Mas a stiuação de Marcão do Gazeta agora se complica um pouco mais. A segurança transmitida hoje pelo advogado Salata em relação a seu cliente foi algo a se notar. Ele acredita que uma nova mudança, agora, só quando for julgado o agravo interposto à Justiça Comum, o que tem trâmite um pouco mais demorado.

Outro ponto a comsiderar é o fato de o presidente da Câmara não ter empossado Marcão do Gazeta “imediatamente” conforme determinou o juiz eleitoral local. No ofício recebido tanto por ele quanto pelo suplente a ser empossado, não constava nenhum prazo mínimo ou máximo. Constava apenas a posse “imediatamente”. A qual, aliás, Marcão do Gazeta negligenciou, aceitando que fosse marcada para 48 horas depois, ou seja, quarta-feira ao meio-dia.

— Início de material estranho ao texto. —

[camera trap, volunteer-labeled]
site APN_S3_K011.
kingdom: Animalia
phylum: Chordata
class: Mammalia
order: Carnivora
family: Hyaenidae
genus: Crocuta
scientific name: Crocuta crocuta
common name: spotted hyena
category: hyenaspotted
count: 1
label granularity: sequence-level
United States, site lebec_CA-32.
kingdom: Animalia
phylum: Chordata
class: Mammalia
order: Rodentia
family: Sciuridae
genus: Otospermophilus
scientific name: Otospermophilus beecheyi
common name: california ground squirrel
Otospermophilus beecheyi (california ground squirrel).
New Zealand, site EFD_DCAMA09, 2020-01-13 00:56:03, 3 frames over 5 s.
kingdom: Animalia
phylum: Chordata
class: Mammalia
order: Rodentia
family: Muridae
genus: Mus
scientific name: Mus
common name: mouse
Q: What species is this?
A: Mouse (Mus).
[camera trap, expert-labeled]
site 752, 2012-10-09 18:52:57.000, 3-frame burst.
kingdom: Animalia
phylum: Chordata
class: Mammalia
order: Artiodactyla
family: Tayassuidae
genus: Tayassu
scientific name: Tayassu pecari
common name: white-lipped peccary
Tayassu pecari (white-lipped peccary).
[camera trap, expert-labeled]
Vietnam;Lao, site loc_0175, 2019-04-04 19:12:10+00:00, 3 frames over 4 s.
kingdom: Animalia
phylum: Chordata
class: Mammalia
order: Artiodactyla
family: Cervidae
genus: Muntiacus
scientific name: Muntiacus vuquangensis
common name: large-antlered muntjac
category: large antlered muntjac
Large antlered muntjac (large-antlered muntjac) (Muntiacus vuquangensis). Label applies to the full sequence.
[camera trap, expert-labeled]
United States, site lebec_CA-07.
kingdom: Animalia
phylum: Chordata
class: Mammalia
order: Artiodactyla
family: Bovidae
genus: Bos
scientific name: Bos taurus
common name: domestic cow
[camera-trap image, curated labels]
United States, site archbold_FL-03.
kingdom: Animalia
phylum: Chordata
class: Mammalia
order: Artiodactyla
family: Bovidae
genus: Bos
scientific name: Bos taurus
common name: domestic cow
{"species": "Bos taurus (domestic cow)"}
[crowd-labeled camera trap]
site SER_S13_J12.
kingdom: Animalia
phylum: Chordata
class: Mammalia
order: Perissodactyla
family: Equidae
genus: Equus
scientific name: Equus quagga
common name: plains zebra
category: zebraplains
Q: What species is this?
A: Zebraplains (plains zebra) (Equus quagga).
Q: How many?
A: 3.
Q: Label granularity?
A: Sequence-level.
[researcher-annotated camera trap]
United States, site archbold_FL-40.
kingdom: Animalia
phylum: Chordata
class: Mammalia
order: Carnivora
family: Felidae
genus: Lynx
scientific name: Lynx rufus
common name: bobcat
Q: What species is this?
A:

Nem o vereador-suplente, nem Pimenta, nem o advogado, ninguém foi contestar a dilatação de prazo, que “coincidentemente” foi suficiente para que Becerra entrasse com a medida liminar e a obtivesse no início da noite de terça-feira. É temeroso afirmar, mas pareceu aos olhos de tantos quantos vêm acompanhando este “imbróglio”, que a dilatação teria sido de propósito, para dar tempo a Becerra. Queremos crer que não passou de mera coincidência, pois seria no mínimo antiético por parte de um presidente de Casa de Leis “advogar” causa de quem quer que seja do corpo legislativo.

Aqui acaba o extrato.